> Задание A: Определите, согласуются ли с фрагментом о Башмачкине три утверждения: (i) Башмачкин стремится к невиданной роскоши; (ii) ради экономии Башмачкин по вечерам не зажигает свечи; (iii) Башмачкин служит переписчиком департаментских документов. На каждое утверждение ответьте «да» или «нет» и приведите решающие слова фрагмента дословной цитатой.
> Задание B: Продолжите фрагмент о Башмачкине, начав сразу после его последнего предложения.

Гоголь характеризует Башмачкина как человека бедного, заурядного, незначительного и незаметного. Автор так описывает внешность главного героя повести: “низенького роста, несколько рябоват, несколько рыжеват, несколько даже на вид подслеповат, с небольшой лысиной на лбу, с морщинами по обеим сторонам щек”. В жизни Башмачкину отведена ничтожная роль переписчика департаментских документов. Воспитанный в атмосфере беспрекословного подчинения и исполнения распоряжений начальства, Акакий Акакиевич не привык размышлять над содержанием и смыслом своей работы. Вот почему, когда ему предлагают задания, требующие проявления элементарной сообразительности, он начинает волноваться, переживать и, в конце концов, приходит к выводу: “Нет, лучше дайте я перепишу что-нибудь”.
Духовная жизнь Башмачкина такая же ограниченная и односторонняя, как и внешняя. Герой не стремится к невиданной роскоши. Ему просто холодно, да и по чину он должен являться в департамент в шинели. Мечта сшить шинель на вате становится для героя подобием великой и почти невыполнимой задачи. В его системе мировых ценностей она имеет такое же значение, как стремление какого-нибудь “великого человека” добиться мирового господства.
Мысль о шинели наполняет смыслом существование Акакия Акакиевича. Для того чтобы по совету портного накопить деньги на новую вещь, он экономит: по вечерам не зажигает свечи, не пьет чай. По улицам Башмачкин ходит очень осторожно, “почти на цыпочках”, чтобы “не истереть подметок” раньше времени, редко отдает прачке белье. “Сначала ему было несколько трудно привыкать к таким ограничениям, но потом как-то привыклось и пошло на лад; даже он совершенно приучился голодать по вечерам; но зато он питался духовно, нося в мыслях своих вечную идею будущей шинели”, — пишет Гоголь. Накапливание денег на приобретение новой шинели становится для Акакия Акакиевича целью всей жизни. Даже внешность его меняется: “Он сделался как-то живее, даже тверже характером, как человек, который уже определил и поставил себе цель. С лица и поступков его исчезло само собою сомнение, нерешительность… Огонь порою показывается в глазах его…”

> Извлечённые данные:
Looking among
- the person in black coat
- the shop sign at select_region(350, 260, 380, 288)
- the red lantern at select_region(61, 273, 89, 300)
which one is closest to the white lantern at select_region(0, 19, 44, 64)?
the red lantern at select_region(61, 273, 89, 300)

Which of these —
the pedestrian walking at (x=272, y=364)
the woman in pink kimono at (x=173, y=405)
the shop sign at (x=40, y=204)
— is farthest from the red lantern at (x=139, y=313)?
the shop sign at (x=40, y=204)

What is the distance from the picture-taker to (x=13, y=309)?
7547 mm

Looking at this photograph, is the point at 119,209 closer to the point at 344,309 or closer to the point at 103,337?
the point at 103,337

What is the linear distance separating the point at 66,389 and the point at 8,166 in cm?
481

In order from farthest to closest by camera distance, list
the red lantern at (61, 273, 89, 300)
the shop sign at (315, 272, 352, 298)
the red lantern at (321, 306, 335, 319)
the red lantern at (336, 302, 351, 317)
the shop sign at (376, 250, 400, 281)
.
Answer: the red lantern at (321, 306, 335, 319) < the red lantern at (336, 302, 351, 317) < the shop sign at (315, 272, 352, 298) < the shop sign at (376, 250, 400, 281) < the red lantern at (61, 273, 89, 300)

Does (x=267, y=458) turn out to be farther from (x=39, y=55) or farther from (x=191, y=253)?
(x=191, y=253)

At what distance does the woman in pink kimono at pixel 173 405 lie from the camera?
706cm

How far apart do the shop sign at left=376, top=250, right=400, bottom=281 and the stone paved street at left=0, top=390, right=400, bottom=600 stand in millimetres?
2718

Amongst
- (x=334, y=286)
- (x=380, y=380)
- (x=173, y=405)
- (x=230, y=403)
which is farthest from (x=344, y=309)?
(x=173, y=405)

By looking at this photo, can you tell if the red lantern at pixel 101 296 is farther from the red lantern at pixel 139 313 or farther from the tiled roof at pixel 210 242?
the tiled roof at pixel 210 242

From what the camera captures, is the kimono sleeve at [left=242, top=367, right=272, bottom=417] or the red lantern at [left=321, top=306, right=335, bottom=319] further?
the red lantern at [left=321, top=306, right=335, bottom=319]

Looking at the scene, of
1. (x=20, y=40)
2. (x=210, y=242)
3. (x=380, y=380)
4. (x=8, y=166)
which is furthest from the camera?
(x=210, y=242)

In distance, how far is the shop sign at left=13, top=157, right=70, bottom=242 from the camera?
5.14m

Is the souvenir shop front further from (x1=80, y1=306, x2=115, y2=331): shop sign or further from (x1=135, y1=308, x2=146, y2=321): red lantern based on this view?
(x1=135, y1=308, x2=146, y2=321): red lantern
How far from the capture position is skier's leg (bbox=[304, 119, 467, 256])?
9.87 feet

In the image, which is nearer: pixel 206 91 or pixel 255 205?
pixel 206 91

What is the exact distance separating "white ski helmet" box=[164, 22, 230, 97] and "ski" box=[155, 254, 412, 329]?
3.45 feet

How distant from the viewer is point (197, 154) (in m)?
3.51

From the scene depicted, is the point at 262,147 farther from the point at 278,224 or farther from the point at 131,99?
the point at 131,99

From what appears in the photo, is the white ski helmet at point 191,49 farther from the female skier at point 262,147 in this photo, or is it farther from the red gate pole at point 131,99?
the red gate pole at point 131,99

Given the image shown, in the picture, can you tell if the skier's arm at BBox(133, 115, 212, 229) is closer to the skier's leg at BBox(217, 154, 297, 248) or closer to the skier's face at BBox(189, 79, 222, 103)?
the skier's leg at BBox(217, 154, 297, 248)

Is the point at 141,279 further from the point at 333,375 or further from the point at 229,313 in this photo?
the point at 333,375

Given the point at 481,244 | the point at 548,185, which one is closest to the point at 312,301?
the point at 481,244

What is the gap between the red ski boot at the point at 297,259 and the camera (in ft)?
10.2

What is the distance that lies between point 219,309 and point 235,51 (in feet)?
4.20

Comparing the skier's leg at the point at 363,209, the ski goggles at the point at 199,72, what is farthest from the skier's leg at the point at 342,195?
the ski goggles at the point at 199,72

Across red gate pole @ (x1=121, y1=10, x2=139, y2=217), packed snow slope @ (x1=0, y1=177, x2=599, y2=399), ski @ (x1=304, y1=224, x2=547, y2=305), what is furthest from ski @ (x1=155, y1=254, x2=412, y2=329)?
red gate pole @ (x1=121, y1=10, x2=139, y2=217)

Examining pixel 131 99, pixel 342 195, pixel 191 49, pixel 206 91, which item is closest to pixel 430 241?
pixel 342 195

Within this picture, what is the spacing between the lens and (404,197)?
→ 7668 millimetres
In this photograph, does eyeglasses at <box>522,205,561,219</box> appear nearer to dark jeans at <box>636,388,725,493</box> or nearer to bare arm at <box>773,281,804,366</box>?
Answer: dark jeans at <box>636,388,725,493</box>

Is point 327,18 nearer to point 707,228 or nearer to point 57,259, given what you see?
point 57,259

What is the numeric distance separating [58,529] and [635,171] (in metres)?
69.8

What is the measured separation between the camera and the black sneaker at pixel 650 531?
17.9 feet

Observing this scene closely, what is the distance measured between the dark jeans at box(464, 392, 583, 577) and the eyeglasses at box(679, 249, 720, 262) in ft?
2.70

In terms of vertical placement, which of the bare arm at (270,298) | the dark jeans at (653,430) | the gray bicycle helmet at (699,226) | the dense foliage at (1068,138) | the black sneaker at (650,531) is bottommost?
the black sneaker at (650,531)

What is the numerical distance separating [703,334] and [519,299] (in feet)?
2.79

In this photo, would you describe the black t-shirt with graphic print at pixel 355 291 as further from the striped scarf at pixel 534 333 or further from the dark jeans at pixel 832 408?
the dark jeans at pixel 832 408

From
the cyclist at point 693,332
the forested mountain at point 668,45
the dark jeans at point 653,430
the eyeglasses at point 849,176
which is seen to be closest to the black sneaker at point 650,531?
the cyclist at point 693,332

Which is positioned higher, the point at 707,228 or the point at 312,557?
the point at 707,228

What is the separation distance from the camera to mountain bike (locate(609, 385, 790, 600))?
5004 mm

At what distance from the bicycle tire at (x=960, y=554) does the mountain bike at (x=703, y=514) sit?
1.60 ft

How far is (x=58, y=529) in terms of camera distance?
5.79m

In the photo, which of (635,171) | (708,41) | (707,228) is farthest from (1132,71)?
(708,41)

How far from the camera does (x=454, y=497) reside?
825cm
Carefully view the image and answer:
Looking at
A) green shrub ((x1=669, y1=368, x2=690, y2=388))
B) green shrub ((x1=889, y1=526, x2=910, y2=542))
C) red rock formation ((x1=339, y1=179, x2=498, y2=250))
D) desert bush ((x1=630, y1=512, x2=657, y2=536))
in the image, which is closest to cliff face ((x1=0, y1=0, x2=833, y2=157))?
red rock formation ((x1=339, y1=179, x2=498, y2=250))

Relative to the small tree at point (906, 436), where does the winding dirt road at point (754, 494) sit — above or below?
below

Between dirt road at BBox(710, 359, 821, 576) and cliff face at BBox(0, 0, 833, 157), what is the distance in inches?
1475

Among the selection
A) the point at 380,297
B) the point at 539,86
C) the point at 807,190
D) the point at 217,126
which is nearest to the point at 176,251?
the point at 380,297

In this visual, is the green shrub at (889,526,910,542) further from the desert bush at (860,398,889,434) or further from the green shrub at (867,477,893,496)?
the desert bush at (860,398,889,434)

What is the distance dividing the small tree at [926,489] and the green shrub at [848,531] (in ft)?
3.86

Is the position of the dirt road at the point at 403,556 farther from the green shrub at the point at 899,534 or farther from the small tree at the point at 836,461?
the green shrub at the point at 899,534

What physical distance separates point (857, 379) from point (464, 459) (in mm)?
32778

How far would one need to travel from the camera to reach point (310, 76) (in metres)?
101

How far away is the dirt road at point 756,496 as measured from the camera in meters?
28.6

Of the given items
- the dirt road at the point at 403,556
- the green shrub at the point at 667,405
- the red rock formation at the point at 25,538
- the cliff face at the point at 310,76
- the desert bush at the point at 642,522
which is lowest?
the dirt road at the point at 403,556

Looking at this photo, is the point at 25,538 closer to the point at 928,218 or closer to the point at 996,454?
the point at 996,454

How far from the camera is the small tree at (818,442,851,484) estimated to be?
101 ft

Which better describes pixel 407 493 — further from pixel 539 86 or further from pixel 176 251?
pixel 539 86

> Ответ A:
(i) Нет: «Герой не стремится к невиданной роскоши».
(ii) Да: «по вечерам не зажигает свечи, не пьет чай».
(iii) Да: «В жизни Башмачкину отведена ничтожная роль переписчика департаментских документов».

> Ответ B:
И вот шинель Башмачкина готова. По этому поводу чиновники устраивают банкет. Счастливый Акакий Акакиевич даже не замечает, что они насмехаются над ним. Ночью, когда Башмачкин возвращался с банкета, грабители сняли с него шинель. Счастье этого человека длилось только один день: “На другой день он явился весь бледный и в старом капоте своем, который сделался еще плачевнее”. Он обращается за помощью в полицию, но там с ним даже не хотят разговаривать. Тогда Акакий Акакиевич идет к “значительному лицу”, надеясь на помощь. Этот человек, к которому чиновнику советуют обратиться, “распекает” Башмачкина за неуважение к начальству и выгоняет из своего дома.
Все неприятности настолько сильно подействовали на главного героя повести, что он не смог пережить их. Он заболел и вскоре умер. “Исчезло и скрылось существо, никем не защищенное, никому не дорогое, ни для кого не интересное… но для которого все ж таки, хотя перед самым концом жизни, мелькнул светлый гость в виде шинели, ожививший на миг бедную жизнь”, — пишет Гоголь.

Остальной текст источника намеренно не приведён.